Hot off her Coachella performance and A Matter of Time: The Final Hour deluxe edition release, Laufey, the Chinese-Icelandic genre-defying Grammy award winner, has revealed the music video for “Madwoman.” Framed through a dreamy 1960s bossa nova-inspired aesthetic, the video feels like more than just a visual flex. It is a deliberate gathering of Wasian talent across music, film, television, and sports, turning a buzzy release into a larger statement about visibility.
Directed by Warren Fu, “Madwoman” unfolds like a mod-era pool party fantasy, where bold colors, patterned fashion, and sun-soaked glamour set the stage for a distinctly stylish celebration of Wasian cool. The deliberate gathering of Wasian talent, meaning people of mixed white and Asian heritage, across music, film, television, and sports, turning a buzzy release into a larger statement about visibility.

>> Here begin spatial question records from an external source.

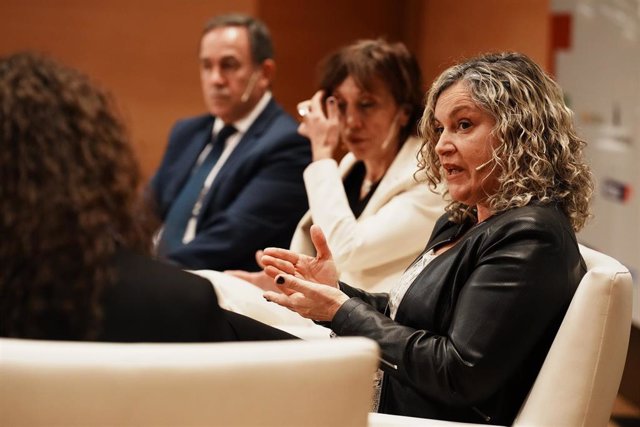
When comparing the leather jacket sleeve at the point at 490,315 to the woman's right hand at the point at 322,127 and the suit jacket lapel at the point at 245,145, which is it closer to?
the woman's right hand at the point at 322,127

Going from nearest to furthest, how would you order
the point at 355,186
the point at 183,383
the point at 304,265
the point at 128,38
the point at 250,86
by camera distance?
the point at 183,383 → the point at 304,265 → the point at 355,186 → the point at 250,86 → the point at 128,38

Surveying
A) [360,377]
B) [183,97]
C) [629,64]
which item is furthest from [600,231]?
[360,377]

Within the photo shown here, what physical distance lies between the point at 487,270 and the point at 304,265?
49 cm

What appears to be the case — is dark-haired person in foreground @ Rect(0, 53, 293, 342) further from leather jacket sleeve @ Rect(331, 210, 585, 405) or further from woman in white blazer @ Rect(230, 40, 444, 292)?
woman in white blazer @ Rect(230, 40, 444, 292)

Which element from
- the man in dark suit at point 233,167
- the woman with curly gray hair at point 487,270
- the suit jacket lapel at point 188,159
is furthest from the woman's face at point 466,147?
the suit jacket lapel at point 188,159

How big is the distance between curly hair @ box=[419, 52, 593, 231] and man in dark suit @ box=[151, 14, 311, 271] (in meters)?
1.46

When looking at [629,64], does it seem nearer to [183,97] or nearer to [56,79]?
[183,97]

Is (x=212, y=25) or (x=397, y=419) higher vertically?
(x=212, y=25)

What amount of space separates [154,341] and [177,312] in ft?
0.18

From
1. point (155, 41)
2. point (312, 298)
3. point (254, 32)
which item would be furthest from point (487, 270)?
point (155, 41)

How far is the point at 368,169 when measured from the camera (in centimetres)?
290

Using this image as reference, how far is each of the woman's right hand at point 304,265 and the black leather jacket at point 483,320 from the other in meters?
0.23

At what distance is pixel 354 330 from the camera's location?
6.00 ft

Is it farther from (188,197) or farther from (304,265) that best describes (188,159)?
(304,265)
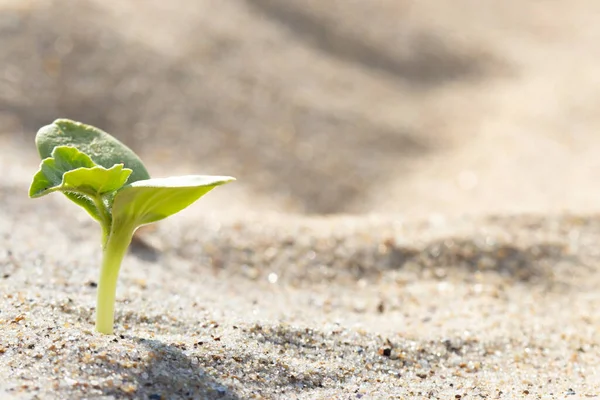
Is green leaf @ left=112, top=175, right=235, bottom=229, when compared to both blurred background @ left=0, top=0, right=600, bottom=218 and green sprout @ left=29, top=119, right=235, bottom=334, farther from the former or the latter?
blurred background @ left=0, top=0, right=600, bottom=218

That sensibility runs through a cast packed with mixed Asian talent across multiple corners of pop culture. Laufey anchors the video as its madwoman at the center, while Korean Canadian actor Hudson Williams plays the lychee martini-sipping heartthrob stirring up trouble by the pool. Chinese and Irish American actress Havana Rose Liu and Chinese American actress Chase Sui Wonders appear as part of the video’s magazine-cover fantasy, while Olympic gold medalist Alysa Liu, Chinese and Swedish American actress Lola Tung, and Singaporean and Chinese American KATSEYE member Megan Skiendiel help turn the ensemble into something bigger than stunt casting.
The details are what make the video feel especially intentional. “Madwoman” does not just gather Wasian stars on screen. It builds a whole visual language around them through poolside mahjong, stylized red snapper, roasted duck (or at least that’s what I saw in the video), egg tarts and steamed baskets, glossy tabloid spreads, and a retro palette that turns every frame into its own statement. In doing so, the video presents Wasian visibility as something glamorous, playful, and fully centered.

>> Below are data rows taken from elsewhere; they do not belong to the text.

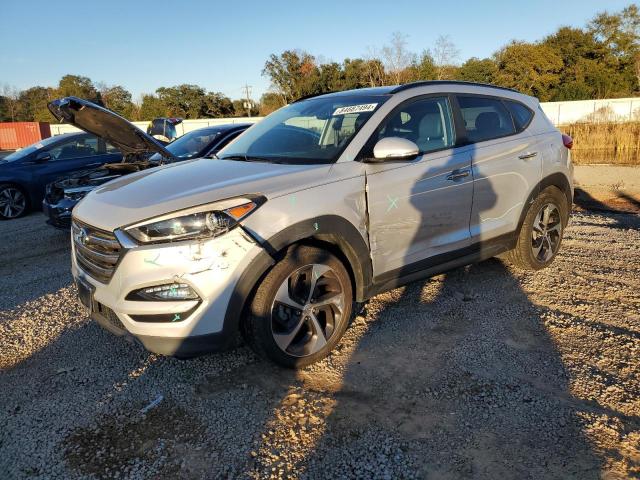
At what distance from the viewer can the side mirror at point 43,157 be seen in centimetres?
921

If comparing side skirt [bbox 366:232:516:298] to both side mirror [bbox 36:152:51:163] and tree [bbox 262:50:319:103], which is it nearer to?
side mirror [bbox 36:152:51:163]

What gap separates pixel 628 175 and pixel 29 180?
14.7m

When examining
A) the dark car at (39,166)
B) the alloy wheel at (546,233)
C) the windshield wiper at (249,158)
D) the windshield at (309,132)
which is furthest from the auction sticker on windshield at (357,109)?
the dark car at (39,166)

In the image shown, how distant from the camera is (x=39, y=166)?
9.20 meters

What stands out in these shots is the shift from the bright mod poolside aesthetic into something more intimate and melancholic. The warm amber lighting, reflective surfaces, close framing, and emphasis on longing between two people all echo the emotional language that people often associate with Wong Kar-wai, especially In the Mood for Love. The satin, qipao-adjacent styling on Laufey also adds to that feeling, giving the scene a more specifically East Asian visual texture than the pool party sequences.
What makes “Madwoman” land is that its Wasian framing never feels accidental or reduced to a wink. The casting, props, and styling all work together to create a world where mixed Asian identity is not treated as novelty, but as the aesthetic center of gravity.
From actors like Charles Melton and Maya Erskine to musicians like Mitski and Olivia Rodrigo, just to name a few, Wasian artists have been steadily shaping pop culture across multiple spaces. ‘Madwoman’ simply brings that presence into one carefully curated frame. In that sense, the video feels less like stunt casting than a stylish snapshot of a community increasingly taking up space across pop culture on its own terms.
In any case, “Madwoman” certainly has a shot at becoming part of this summer’s playlist rotation, especially for poolside vibes.